Given problem -
From the data below, extract each line that contains the string "curtain". Treat uppercase and lowercase letters as distinct.

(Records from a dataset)
****************

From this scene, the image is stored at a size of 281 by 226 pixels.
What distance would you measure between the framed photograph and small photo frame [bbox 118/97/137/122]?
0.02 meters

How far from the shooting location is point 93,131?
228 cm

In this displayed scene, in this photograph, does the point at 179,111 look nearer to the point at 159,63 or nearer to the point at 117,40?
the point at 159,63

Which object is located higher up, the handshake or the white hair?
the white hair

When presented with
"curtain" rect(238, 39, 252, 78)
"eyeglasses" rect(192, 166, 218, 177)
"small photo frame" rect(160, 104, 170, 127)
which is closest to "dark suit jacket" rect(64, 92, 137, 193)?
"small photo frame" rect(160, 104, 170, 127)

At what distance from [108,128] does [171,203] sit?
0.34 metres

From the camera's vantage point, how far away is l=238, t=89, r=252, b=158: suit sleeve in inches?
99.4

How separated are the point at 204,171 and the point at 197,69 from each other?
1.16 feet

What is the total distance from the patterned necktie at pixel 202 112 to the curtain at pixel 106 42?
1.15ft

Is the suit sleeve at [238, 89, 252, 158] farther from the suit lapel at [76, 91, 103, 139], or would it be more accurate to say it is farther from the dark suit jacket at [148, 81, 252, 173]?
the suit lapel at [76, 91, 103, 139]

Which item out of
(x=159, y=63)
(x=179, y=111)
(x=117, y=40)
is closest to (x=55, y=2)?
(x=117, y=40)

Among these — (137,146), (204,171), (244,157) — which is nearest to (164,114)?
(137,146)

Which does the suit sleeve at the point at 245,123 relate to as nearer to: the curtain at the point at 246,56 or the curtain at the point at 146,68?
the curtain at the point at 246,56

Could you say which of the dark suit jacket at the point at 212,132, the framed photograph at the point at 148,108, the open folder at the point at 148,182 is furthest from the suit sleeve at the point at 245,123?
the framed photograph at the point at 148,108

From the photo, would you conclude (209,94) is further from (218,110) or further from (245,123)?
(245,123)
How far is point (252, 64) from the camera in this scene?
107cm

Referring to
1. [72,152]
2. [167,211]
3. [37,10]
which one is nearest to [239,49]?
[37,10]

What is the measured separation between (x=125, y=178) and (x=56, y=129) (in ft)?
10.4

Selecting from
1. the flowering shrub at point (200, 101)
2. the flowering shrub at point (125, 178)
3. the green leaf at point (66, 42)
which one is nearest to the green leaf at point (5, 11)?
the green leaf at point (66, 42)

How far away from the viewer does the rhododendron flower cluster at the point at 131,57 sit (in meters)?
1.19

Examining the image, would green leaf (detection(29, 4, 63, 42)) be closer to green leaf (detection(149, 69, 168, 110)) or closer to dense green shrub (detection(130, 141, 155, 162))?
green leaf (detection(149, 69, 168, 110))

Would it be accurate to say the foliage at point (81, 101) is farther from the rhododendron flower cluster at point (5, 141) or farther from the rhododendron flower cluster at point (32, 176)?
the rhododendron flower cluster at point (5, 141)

****************

Answer to this problem -
"curtain" rect(238, 39, 252, 78)
What is the total distance from the patterned necktie at pixel 202 112 to the curtain at pixel 106 42?
Which does the suit sleeve at the point at 245,123 relate to as nearer to: the curtain at the point at 246,56 or the curtain at the point at 146,68?
the curtain at the point at 246,56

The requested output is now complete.